Dark Life
- Author: Kat Falls
- Language: American English
- Genre: Science fiction, post-apocalypse, adventure fiction
- Publisher: Scholastic
- Publication date: May 1, 2010
- Publication place: United States
- Media type: Print (hardcover)
- Pages: 304
- ISBN: 0545178150
- Followed by: Rip Tide

= Dark Life =

2010 novel by Kat Falls

Dark Life is the first book in a futuristic adventure fiction and science fiction series of the same name by Kat Falls. The novel was published May 1, 2010 by Scholastic. Falls has written a sequel: Rip Tide. Scholastic has published a study guide for the books.

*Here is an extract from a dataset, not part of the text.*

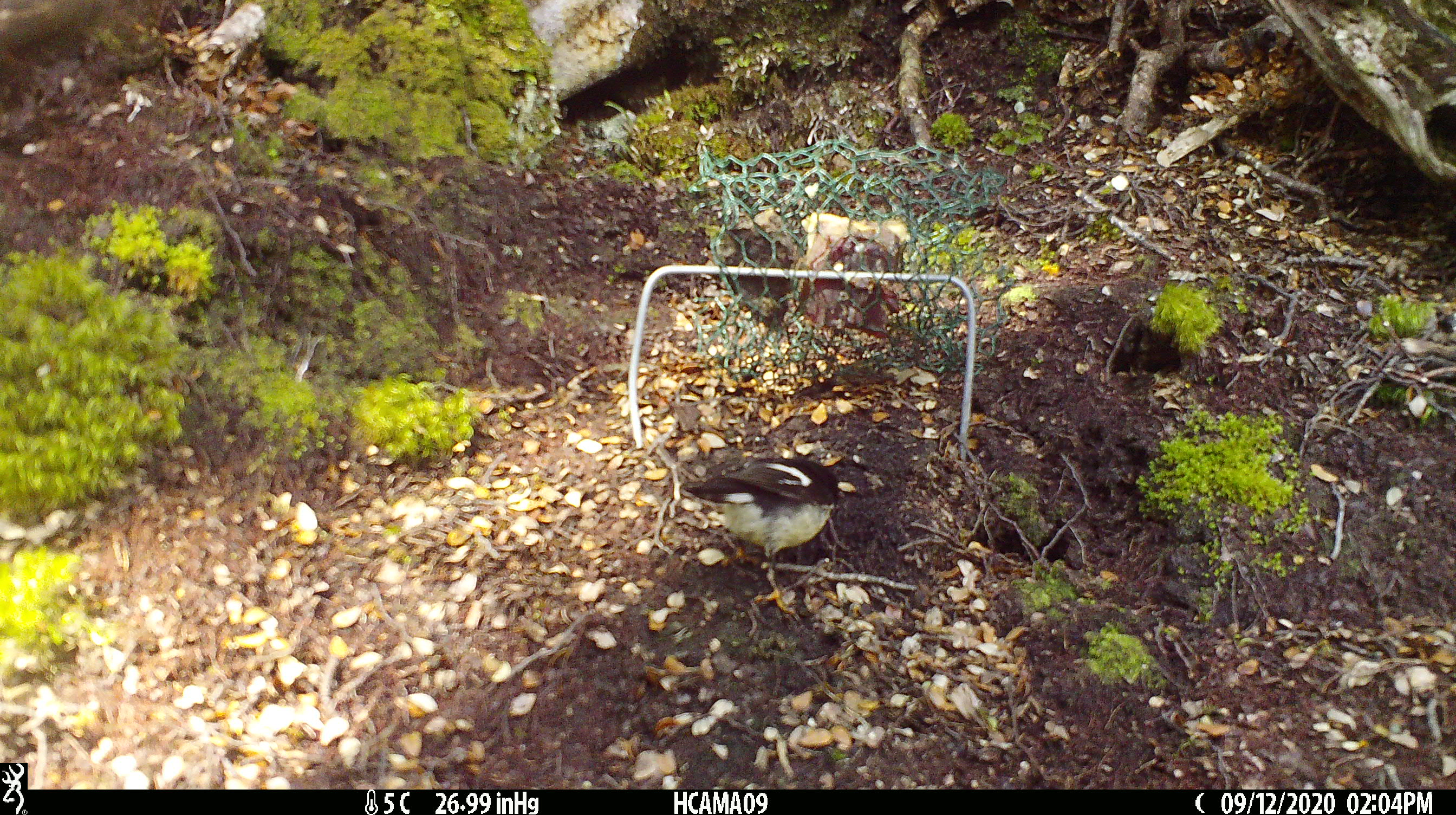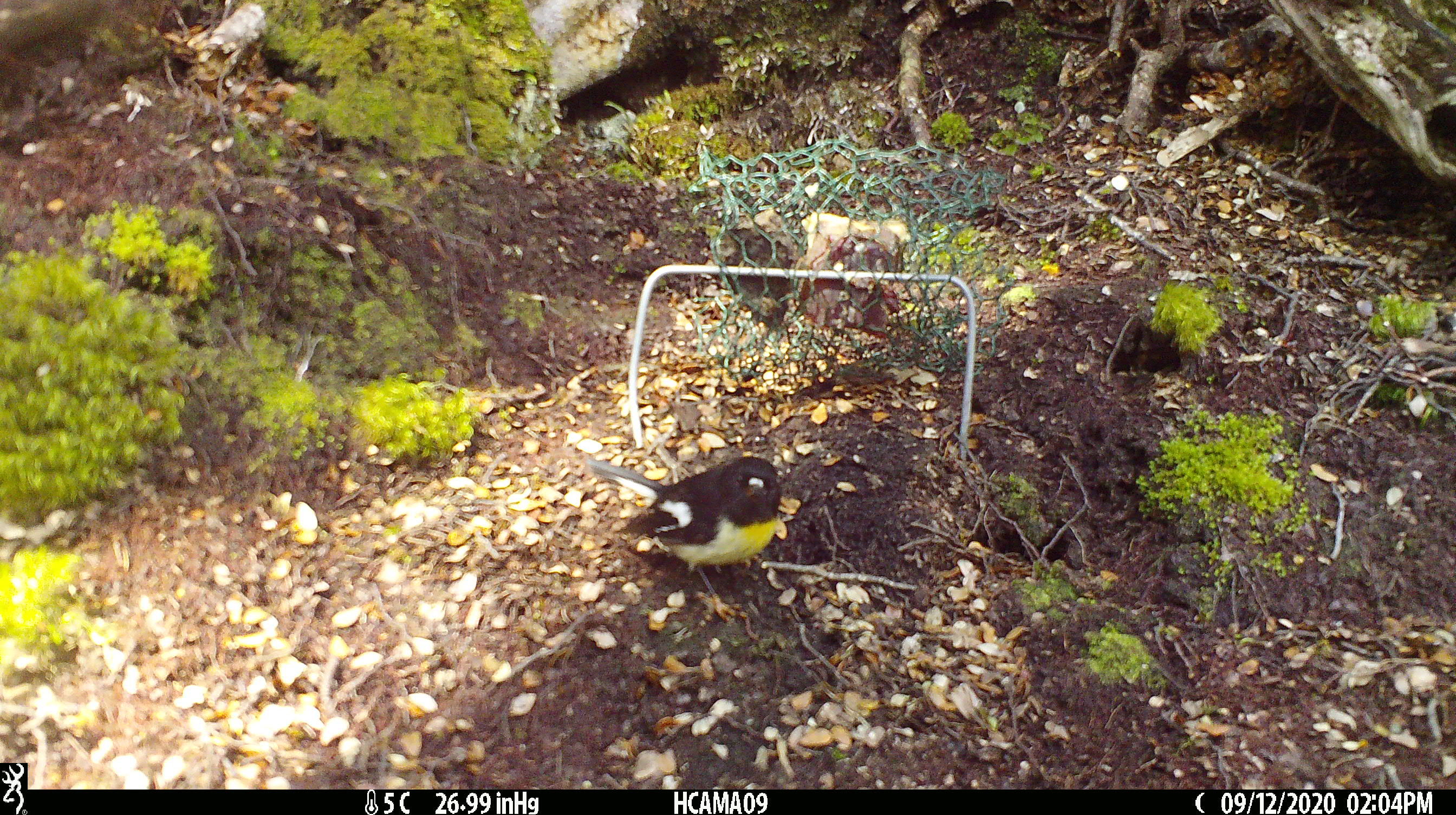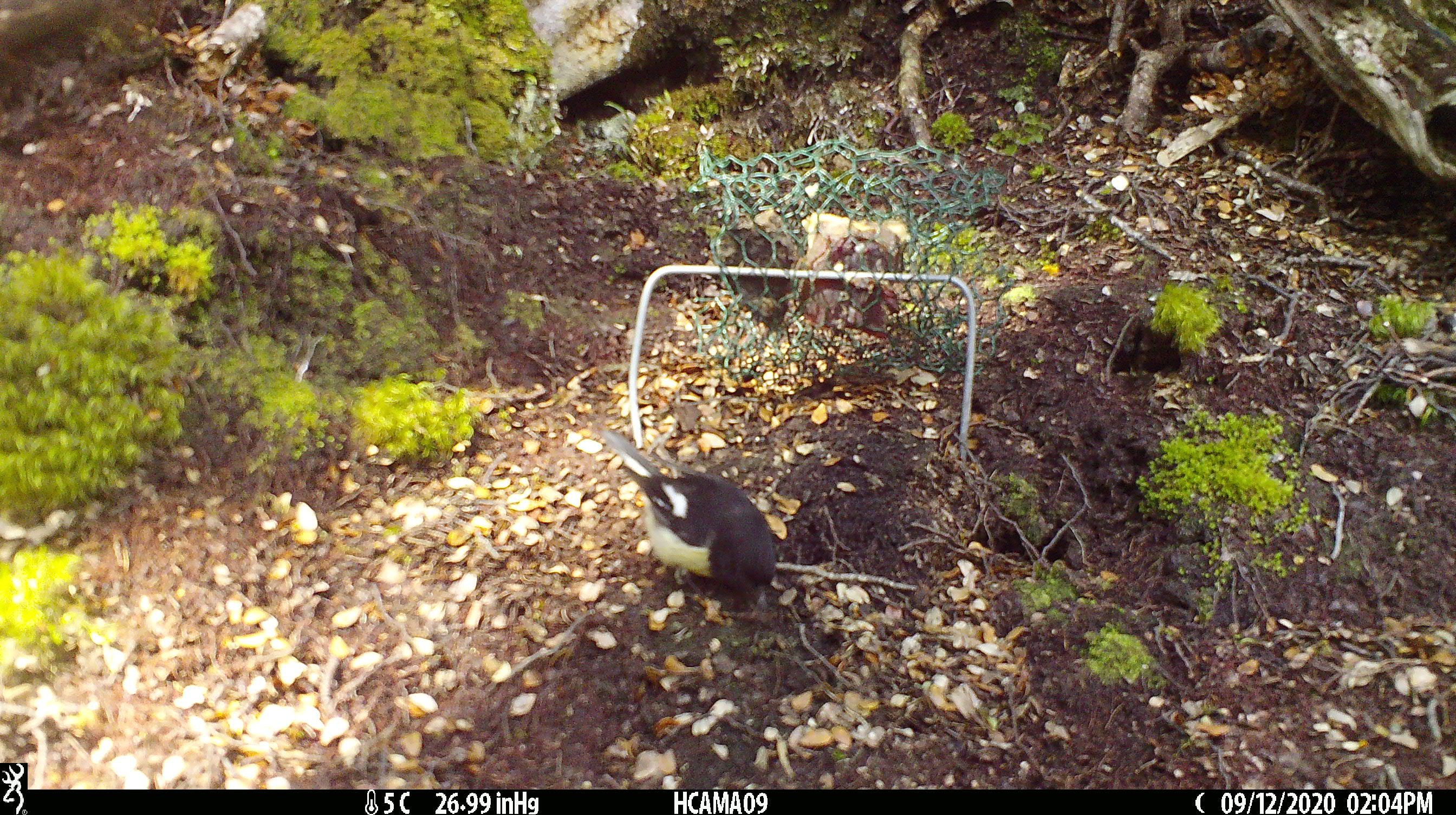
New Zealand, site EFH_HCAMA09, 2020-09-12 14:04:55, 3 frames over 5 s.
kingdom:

Publishing rights outside the USA were sold in six languages.

==Plot summary==
The world has been plunged underwater leaving very little land left above water. A teenage boy, Ty, has spent his entire life underwater helping his family farm their sea homestead. Ty meets a teenage girl, Gemma, from the land, who is looking for her brother. A group of sea bandits known as the "Seablite Gang" attacks Ty's homestead and he and Gemma try to capture the bandits. However, a member of the gang, Shade, turns out to be Gemma's brother. It also turns out that Shade, like Ty, has a "dark gift" that allows him to change his appearance, however Ty's dark gift is that he is able to use echo-location similar to a bat.

==Awards==
Dark Life was nominated for the following awards.

- Sunshine State Young Reader Award (2011)
- Children's Book Award (2011)
- Rebecca Caudill Young Reader's Book Award (2011)
- Maud Hart Lovelace Award (2011)
- Truman Reader's Award (2011)
- Golden Sower Award (2011)
- Buckeye Children's Book Award (2011)
- Junior Book Award (2011)
- Beehive Book Award (2011)
- Dorothy Canfield Fisher Children's Book Award (2011)

==Film adaptation==
On April 5, 2010, Robert Zemeckis was set to direct the film adaptation for Disney and will co-produce with Gotham Group through ImageMovers.